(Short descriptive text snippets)
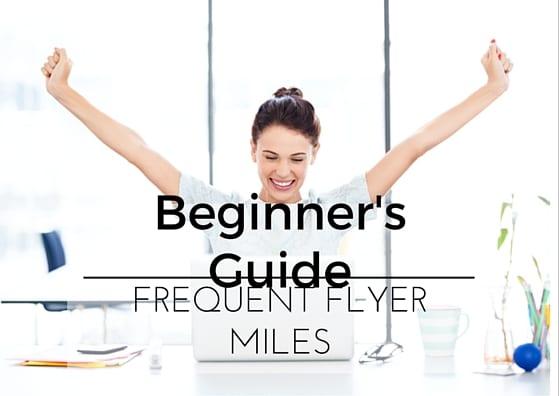 Beginners guide 1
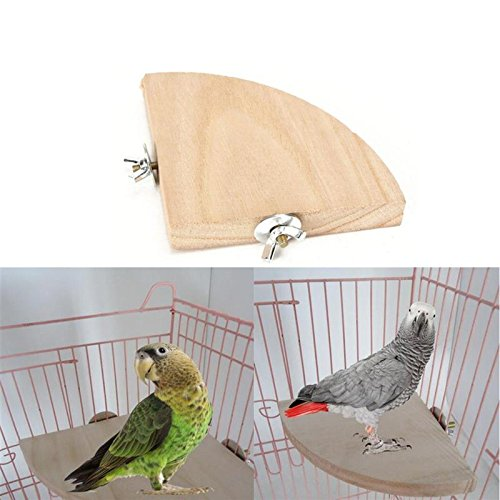 Fan Shape Wooden Parrot Bird Cage Perches Stand Platform Pet Parakeet Budgie Toys Hanging Resk Toy Gift Supplies - Fan Pointer Club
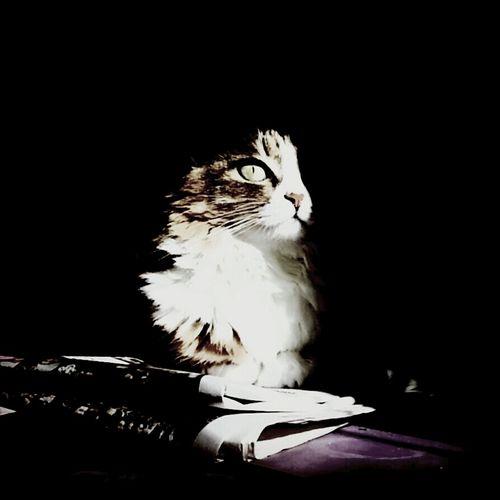 Darkside of the moon... Animals Kyra Cat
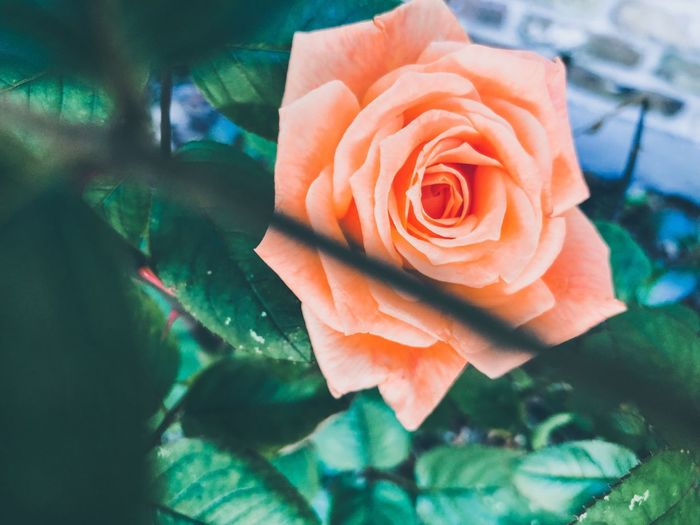 Rosé Flower Flowering Plant Rose - Flower Plant Beauty In Nature Petal No People Close-up Focus On Foreground Nature Freshness Growth Vulnerability  Flower Head Softness Inflorescence Outdoors Day Fragility Capture Tomorrow Capture Tomorrow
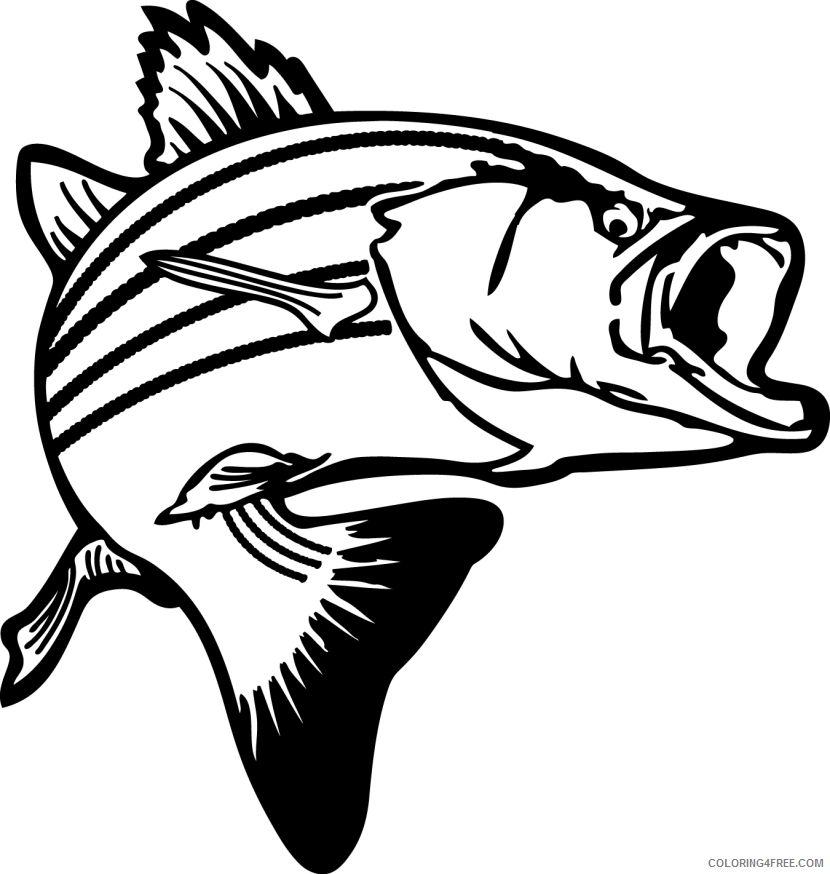 Bass Fish Coloring Pages Fish bass png Printable Coloring4free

TASK PROMPT.
Reproduce the final stretch of lines exactly: the line containing "Rosé Flower Flowering" through the last line of the data, both included. Pictures do not belong in the copy.

ANSWER FOR THIS EXERCISE.
 Rosé Flower Flowering Plant Rose - Flower Plant Beauty In Nature Petal No People Close-up Focus On Foreground Nature Freshness Growth Vulnerability  Flower Head Softness Inflorescence Outdoors Day Fragility Capture Tomorrow Capture Tomorrow
 Bass Fish Coloring Pages Fish bass png Printable Coloring4free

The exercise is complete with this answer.